Analysing Inconsistencies and Errors in PoS Tagging in two Icelandic Gold Standards

Steinþór Steingrímsson
The Árni Magnússon, Institute for Icelandic Studies, Reykjavík, Iceland

Sigrún Helgadóttir
The Árni Magnússon, Institute for Icelandic Studies, Reykjavík, Iceland

Eirikur Rögnvaldsson
University of Iceland, Reykjavík, Iceland

Published in: Proceedings of the 20th Nordic Conference of Computational Linguistics, NODALIDA 2015, May 11-13, 2015, Vilnius, Lithuania

Linköping Electronic Conference Proceedings 109:38, s. 287-291

NEALT Proceedings Series 23:38, s. 287-291

Published: 2015-05-06

ISBN: 978-91-7519-098-3

ISSN: 1650-3686 (print), 1650-3740 (online)

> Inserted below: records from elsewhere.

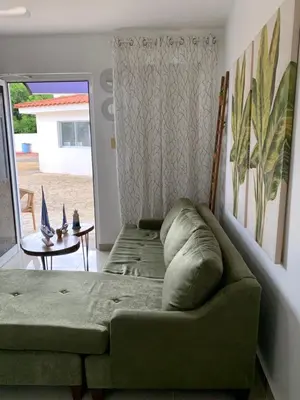 a living room with a couch and a table at Juan Dolio apart1 hab in Juan Pedro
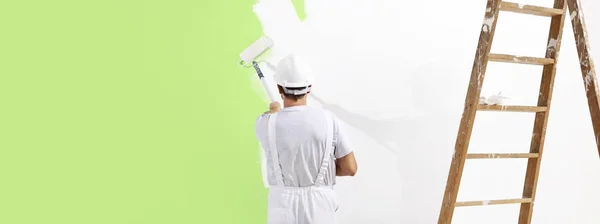 Malíř člověka při práci s Malování válečkem, Nástěnná malba zelené col — Stock fotografie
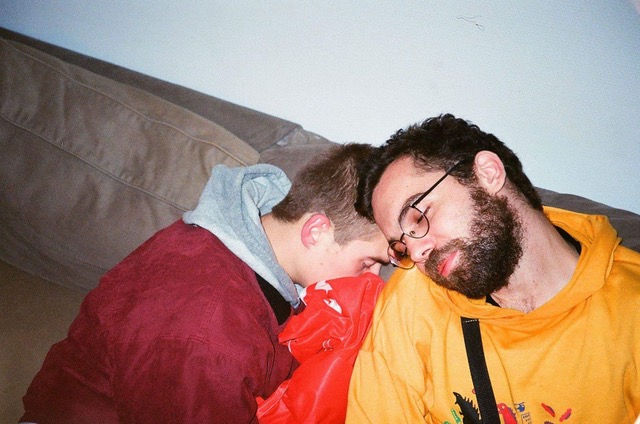 Two guys sleeping on a couch and leaning on each other.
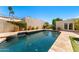 Beautiful backyard pool surrounded by lush landscaping and a stone tile deck at 8637 E Via De La Escuela --, Scottsdale, AZ 85258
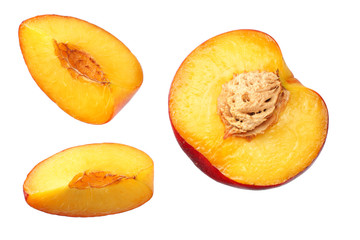 Nectarine with green leaf and slices isolated on white background. top view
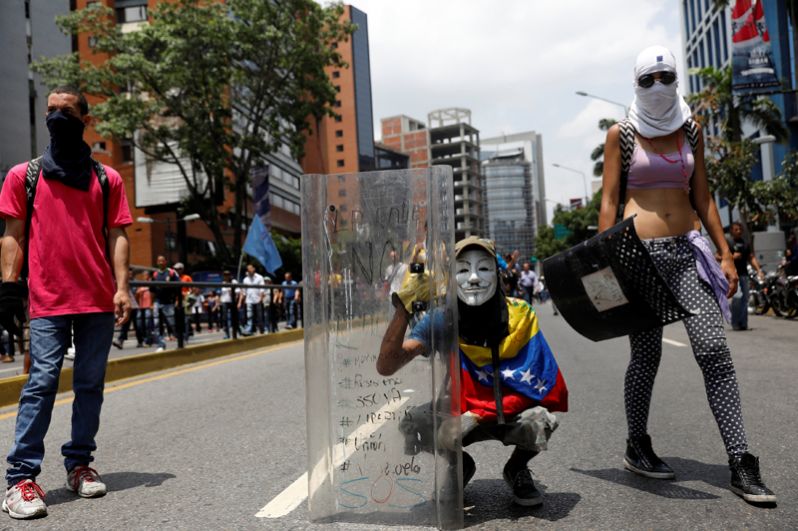 Демонстранты во время митинга против президента Венесуэлы Николаса Мадуро в Каракасе.
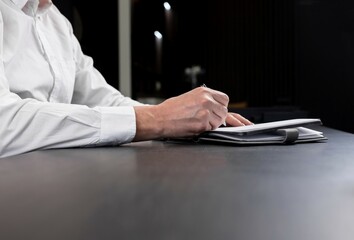 Poster - Businessman opened planner and is taking work notes or writing agenda. Man hands closeup. . High quality photo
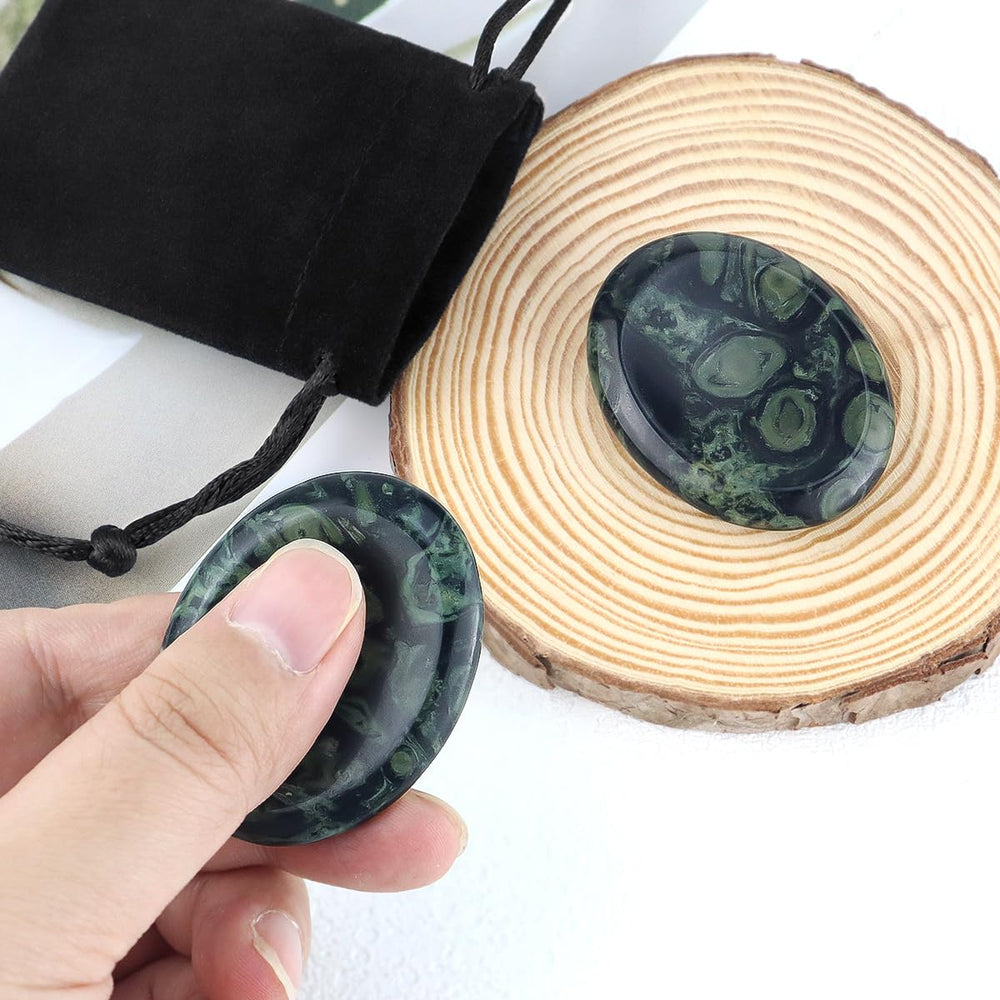 Yuntop Kambaba Jasper thumb worry stone on desk, ideal for desk breaks and focus.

This paper describes work in progress. We experiment with training a state-of-the-art tagger, Stagger, on a new gold standard, MIM-GOLD, for the PoS tagging of Icelandic. We compare the results to results obtained using a previous gold standard, IFD. Using MIM-GOLD, tagging accuracy is considerably lower, 92.76% compared to 93.67% accuracy for IFD. We analyze and classify the errors made by the tagger in order to explain this difference. We find that inconsistencies and incorrect tags in MIM-GOLD may account for this difference.